Each record must be reproduced exactly as it is shown.
====================
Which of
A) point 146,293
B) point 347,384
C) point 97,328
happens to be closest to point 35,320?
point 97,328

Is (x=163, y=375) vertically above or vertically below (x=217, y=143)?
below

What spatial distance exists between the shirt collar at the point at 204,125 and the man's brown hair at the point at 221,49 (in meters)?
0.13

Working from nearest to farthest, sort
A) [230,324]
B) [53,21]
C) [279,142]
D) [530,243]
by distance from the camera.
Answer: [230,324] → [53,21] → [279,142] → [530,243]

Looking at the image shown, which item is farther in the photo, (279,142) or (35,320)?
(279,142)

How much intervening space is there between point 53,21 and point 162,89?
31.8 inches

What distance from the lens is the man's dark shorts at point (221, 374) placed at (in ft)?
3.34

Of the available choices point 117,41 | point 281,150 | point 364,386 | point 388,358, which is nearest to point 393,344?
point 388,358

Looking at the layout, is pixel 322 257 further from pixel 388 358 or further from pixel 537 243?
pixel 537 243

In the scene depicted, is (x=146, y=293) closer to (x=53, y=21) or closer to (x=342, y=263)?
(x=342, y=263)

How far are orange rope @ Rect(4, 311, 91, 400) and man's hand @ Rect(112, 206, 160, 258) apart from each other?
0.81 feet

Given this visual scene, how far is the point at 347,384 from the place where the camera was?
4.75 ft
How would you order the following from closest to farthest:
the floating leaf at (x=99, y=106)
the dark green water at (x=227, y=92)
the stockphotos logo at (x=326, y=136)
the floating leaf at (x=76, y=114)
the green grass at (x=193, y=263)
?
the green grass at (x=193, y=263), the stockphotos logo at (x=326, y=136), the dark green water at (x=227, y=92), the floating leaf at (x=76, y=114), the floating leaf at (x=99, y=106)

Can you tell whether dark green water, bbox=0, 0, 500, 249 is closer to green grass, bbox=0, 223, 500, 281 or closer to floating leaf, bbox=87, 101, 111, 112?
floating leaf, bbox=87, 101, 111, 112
====================
EXERCISE ANSWER:
Which of
A) point 146,293
B) point 347,384
C) point 97,328
happens to be closest to point 35,320?
point 97,328

Is (x=163, y=375) vertically above or vertically below (x=217, y=143)?
below

What spatial distance exists between the shirt collar at the point at 204,125 and the man's brown hair at the point at 221,49 (in meters)?
0.13

Working from nearest to farthest, sort
A) [230,324]
B) [53,21]
C) [279,142]
D) [530,243]
by distance from the camera.
Answer: [230,324] → [53,21] → [279,142] → [530,243]

Looking at the image shown, which item is farther in the photo, (279,142) or (35,320)?
(279,142)

How much intervening space is there between point 53,21 and point 162,89?
31.8 inches

What distance from the lens is the man's dark shorts at point (221, 374) placed at (in ft)?
3.34

Of the available choices point 117,41 | point 281,150 | point 364,386 | point 388,358, which is nearest to point 393,344?
point 388,358

Looking at the layout, is pixel 322 257 further from pixel 388 358 or further from pixel 537 243?
pixel 537 243

In the scene depicted, is (x=146, y=293) closer to (x=53, y=21) or closer to (x=342, y=263)?
(x=342, y=263)

How far are orange rope @ Rect(4, 311, 91, 400) and man's hand @ Rect(112, 206, 160, 258) apart from each other?
0.81 feet

Given this visual scene, how far is the point at 347,384 from the place where the camera was?
4.75 ft
How would you order the following from closest to farthest:
the floating leaf at (x=99, y=106)
the dark green water at (x=227, y=92)
the stockphotos logo at (x=326, y=136)
the floating leaf at (x=76, y=114)
the green grass at (x=193, y=263)
?
the green grass at (x=193, y=263), the stockphotos logo at (x=326, y=136), the dark green water at (x=227, y=92), the floating leaf at (x=76, y=114), the floating leaf at (x=99, y=106)

Can you tell whether dark green water, bbox=0, 0, 500, 249 is closer to green grass, bbox=0, 223, 500, 281 or closer to floating leaf, bbox=87, 101, 111, 112?
floating leaf, bbox=87, 101, 111, 112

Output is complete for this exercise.